The Florida Wildflower Foundation is a 501(c)3 nonprofit organization whose mission is to enrich lives with Florida’s native wildflowers. With donations made with the sale of the State Wildflower license plate, the Foundation funds research, education and planting projects statewide, supporting projects that build awareness and knowledge of native wildflowers and plants and their roles in Florida’s ecosystems. Learn more at www.FlaWildflowers.org.
Learn how growing wildflowers saves water, creates sustainable landscapes, feed and shelter wildlife, and attract beneficial insects, reducing the need for pesticides.
Many gardeners are aware of the urgent need to help insect pollinators, including the iconic Monarch butterfly and the native and honey bees responsible for every third bite of food we eat. But they’re often surprised to find that, by using their region’s native plants and wildflowers, they can support more pollinators than ever before.
The healthy balance of many ecosystems throughout the world revolves around wildflowers. Native wildflowers evolved with insects, birds and animals over thousands of years, and many of our flower and insect species are interdependent, relying on one another in symbiotic relationships. Wildflowers provide nectar for butterflies and act as host plants for emerging larvae. Small birds relish those juicy caterpillars as well as wildflower seeds. Bees, wasps, flies and other insects visit wildflowers for nectar and pollen. Some even use hollowed wildflower stems as nesting sites.
Wildflowers can create a mosaic of colors, shapes and sizes in landscapes. Though not all species adapt to home gardens, many are suitable for shady or sunny sites, and wet or dry soils. Some wildflowers naturally reseed at the end of their growing cycles, while perennial species fulfill a gardener’s need for seasonal variety and beauty.

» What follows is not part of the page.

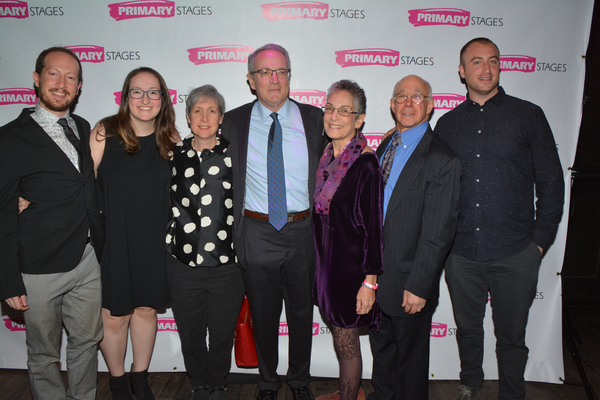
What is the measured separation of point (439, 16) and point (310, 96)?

Using native wildflowers in your garden or landscape helps to create a sustainable environment. When the right plant is established in the right place, it can require little supplemental irrigation and virtually no fertilizer. A garden with native wildflowers also will attract a variety of beneficial insects that will prey on destructive bugs, which can lessen the use of insecticides.

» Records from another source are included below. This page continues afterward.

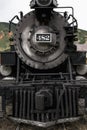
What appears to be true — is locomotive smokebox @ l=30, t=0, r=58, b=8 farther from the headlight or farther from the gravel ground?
the gravel ground

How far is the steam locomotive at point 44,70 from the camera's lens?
8.88 metres

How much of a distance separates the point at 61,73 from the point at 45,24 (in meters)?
1.49

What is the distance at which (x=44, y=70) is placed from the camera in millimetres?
10422

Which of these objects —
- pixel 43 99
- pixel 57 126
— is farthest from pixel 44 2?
pixel 57 126

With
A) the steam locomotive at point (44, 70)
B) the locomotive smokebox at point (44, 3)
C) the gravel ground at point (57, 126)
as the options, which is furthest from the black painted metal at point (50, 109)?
the locomotive smokebox at point (44, 3)

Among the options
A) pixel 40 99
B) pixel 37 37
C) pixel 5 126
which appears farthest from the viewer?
pixel 37 37

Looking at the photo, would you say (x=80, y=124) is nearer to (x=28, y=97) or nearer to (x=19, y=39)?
(x=28, y=97)

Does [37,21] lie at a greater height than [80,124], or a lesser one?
greater

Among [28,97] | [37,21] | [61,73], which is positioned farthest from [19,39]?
[28,97]

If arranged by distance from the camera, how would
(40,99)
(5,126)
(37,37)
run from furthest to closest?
(37,37)
(5,126)
(40,99)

Native flowering plants grow to various heights and have many leaf patterns and flower shapes and sizes, adding interesting structural forms to gardens. Narrowleaf sunflower (Helianthus angustifolius), for instance, can grow from 6 to 8 feet tall, while diminutive milkworts (Polygala spp.) may reach only a few inches in height.
It is important to use locally grown wildflowers or native ecotypes whenever possible. Nurseries that specialize in native plants, as well as local native plant societies, can help gardeners with species selection and planting guidance. The internet offers numerous other resources. For instance, you can find information on the selection and care of Florida and Southeastern wildflowers on the Florida Wildflower Foundation’s website, www.FlaWildflowers.org. And the Lady Bird Johnson Wildflower Center in Austin, Texas, is a national depository of wildflower information; see its resources at www.wildflower.org.
Preserving and providing habitat for our pollinators not only will help ensure healthy ecosystems, it contributes to the “sense of place” that is unique to your corner of the world. Take time to observe and enjoy the natural beauty of native wildflowers around you, and bring them home to your garden!